Make an exact transcription of the data below.

[Dataset entries]

=== Begin Enclosure ===

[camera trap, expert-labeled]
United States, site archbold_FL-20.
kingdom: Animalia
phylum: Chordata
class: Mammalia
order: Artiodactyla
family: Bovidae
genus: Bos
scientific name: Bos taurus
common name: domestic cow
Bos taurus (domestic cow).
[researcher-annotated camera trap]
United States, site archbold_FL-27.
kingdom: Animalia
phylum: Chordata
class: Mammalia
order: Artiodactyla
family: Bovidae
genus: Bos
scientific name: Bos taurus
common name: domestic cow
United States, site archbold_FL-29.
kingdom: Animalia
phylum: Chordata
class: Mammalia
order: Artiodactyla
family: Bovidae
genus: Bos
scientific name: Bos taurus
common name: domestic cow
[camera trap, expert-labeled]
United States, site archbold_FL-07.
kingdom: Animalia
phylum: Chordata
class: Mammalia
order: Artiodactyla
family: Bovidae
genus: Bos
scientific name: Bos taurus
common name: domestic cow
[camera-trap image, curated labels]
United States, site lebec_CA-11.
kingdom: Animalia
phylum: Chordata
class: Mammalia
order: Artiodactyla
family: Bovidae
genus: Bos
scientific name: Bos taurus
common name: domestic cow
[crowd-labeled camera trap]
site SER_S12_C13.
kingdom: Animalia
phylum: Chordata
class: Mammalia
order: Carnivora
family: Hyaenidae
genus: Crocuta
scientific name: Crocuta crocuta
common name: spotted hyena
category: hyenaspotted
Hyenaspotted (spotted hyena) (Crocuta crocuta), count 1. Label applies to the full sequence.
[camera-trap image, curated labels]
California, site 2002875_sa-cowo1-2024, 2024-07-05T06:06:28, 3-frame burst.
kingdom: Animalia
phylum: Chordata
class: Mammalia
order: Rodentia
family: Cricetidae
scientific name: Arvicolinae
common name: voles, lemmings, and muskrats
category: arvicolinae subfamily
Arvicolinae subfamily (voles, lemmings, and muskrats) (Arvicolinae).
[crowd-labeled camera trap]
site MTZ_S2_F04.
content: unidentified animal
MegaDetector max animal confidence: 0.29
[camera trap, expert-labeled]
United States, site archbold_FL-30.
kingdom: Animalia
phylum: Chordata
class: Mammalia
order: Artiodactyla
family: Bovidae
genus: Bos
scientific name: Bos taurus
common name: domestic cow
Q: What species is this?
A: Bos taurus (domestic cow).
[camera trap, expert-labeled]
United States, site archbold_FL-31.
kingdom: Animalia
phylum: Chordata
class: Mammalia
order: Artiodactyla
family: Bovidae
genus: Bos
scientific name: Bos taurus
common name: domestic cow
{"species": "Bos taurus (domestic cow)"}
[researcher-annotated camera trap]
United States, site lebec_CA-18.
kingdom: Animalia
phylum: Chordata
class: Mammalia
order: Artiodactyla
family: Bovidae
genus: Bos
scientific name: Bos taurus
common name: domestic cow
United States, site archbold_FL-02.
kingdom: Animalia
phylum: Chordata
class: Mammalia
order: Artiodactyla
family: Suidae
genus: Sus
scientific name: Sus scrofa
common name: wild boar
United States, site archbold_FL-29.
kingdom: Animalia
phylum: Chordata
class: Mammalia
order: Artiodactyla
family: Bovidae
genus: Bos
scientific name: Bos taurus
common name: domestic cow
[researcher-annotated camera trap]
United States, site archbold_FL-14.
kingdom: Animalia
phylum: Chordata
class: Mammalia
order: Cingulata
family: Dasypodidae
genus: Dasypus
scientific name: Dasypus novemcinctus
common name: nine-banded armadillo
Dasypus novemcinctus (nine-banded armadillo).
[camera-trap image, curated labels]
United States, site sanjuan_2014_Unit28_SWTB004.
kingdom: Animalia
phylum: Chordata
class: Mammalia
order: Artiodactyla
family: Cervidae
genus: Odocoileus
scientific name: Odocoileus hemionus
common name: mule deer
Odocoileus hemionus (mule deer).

=== End Enclosure ===

- [REPLY TO THE TASK]
[camera trap, expert-labeled]
United States, site archbold_FL-20.
kingdom: Animalia
phylum: Chordata
class: Mammalia
order: Artiodactyla
family: Bovidae
genus: Bos
scientific name: Bos taurus
common name: domestic cow
Bos taurus (domestic cow).
[researcher-annotated camera trap]
United States, site archbold_FL-27.
kingdom: Animalia
phylum: Chordata
class: Mammalia
order: Artiodactyla
family: Bovidae
genus: Bos
scientific name: Bos taurus
common name: domestic cow
United States, site archbold_FL-29.
kingdom: Animalia
phylum: Chordata
class: Mammalia
order: Artiodactyla
family: Bovidae
genus: Bos
scientific name: Bos taurus
common name: domestic cow
[camera trap, expert-labeled]
United States, site archbold_FL-07.
kingdom: Animalia
phylum: Chordata
class: Mammalia
order: Artiodactyla
family: Bovidae
genus: Bos
scientific name: Bos taurus
common name: domestic cow
[camera-trap image, curated labels]
United States, site lebec_CA-11.
kingdom: Animalia
phylum: Chordata
class: Mammalia
order: Artiodactyla
family: Bovidae
genus: Bos
scientific name: Bos taurus
common name: domestic cow
[crowd-labeled camera trap]
site SER_S12_C13.
kingdom: Animalia
phylum: Chordata
class: Mammalia
order: Carnivora
family: Hyaenidae
genus: Crocuta
scientific name: Crocuta crocuta
common name: spotted hyena
category: hyenaspotted
Hyenaspotted (spotted hyena) (Crocuta crocuta), count 1. Label applies to the full sequence.
[camera-trap image, curated labels]
California, site 2002875_sa-cowo1-2024, 2024-07-05T06:06:28, 3-frame burst.
kingdom: Animalia
phylum: Chordata
class: Mammalia
order: Rodentia
family: Cricetidae
scientific name: Arvicolinae
common name: voles, lemmings, and muskrats
category: arvicolinae subfamily
Arvicolinae subfamily (voles, lemmings, and muskrats) (Arvicolinae).
[crowd-labeled camera trap]
site MTZ_S2_F04.
content: unidentified animal
MegaDetector max animal confidence: 0.29
[camera trap, expert-labeled]
United States, site archbold_FL-30.
kingdom: Animalia
phylum: Chordata
class: Mammalia
order: Artiodactyla
family: Bovidae
genus: Bos
scientific name: Bos taurus
common name: domestic cow
Q: What species is this?
A: Bos taurus (domestic cow).
[camera trap, expert-labeled]
United States, site archbold_FL-31.
kingdom: Animalia
phylum: Chordata
class: Mammalia
order: Artiodactyla
family: Bovidae
genus: Bos
scientific name: Bos taurus
common name: domestic cow
{"species": "Bos taurus (domestic cow)"}
[researcher-annotated camera trap]
United States, site lebec_CA-18.
kingdom: Animalia
phylum: Chordata
class: Mammalia
order: Artiodactyla
family: Bovidae
genus: Bos
scientific name: Bos taurus
common name: domestic cow
United States, site archbold_FL-02.
kingdom: Animalia
phylum: Chordata
class: Mammalia
order: Artiodactyla
family: Suidae
genus: Sus
scientific name: Sus scrofa
common name: wild boar
United States, site archbold_FL-29.
kingdom: Animalia
phylum: Chordata
class: Mammalia
order: Artiodactyla
family: Bovidae
genus: Bos
scientific name: Bos taurus
common name: domestic cow
[researcher-annotated camera trap]
United States, site archbold_FL-14.
kingdom: Animalia
phylum: Chordata
class: Mammalia
order: Cingulata
family: Dasypodidae
genus: Dasypus
scientific name: Dasypus novemcinctus
common name: nine-banded armadillo
Dasypus novemcinctus (nine-banded armadillo).
[camera-trap image, curated labels]
United States, site sanjuan_2014_Unit28_SWTB004.
kingdom: Animalia
phylum: Chordata
class: Mammalia
order: Artiodactyla
family: Cervidae
genus: Odocoileus
scientific name: Odocoileus hemionus
common name: mule deer
Odocoileus hemionus (mule deer).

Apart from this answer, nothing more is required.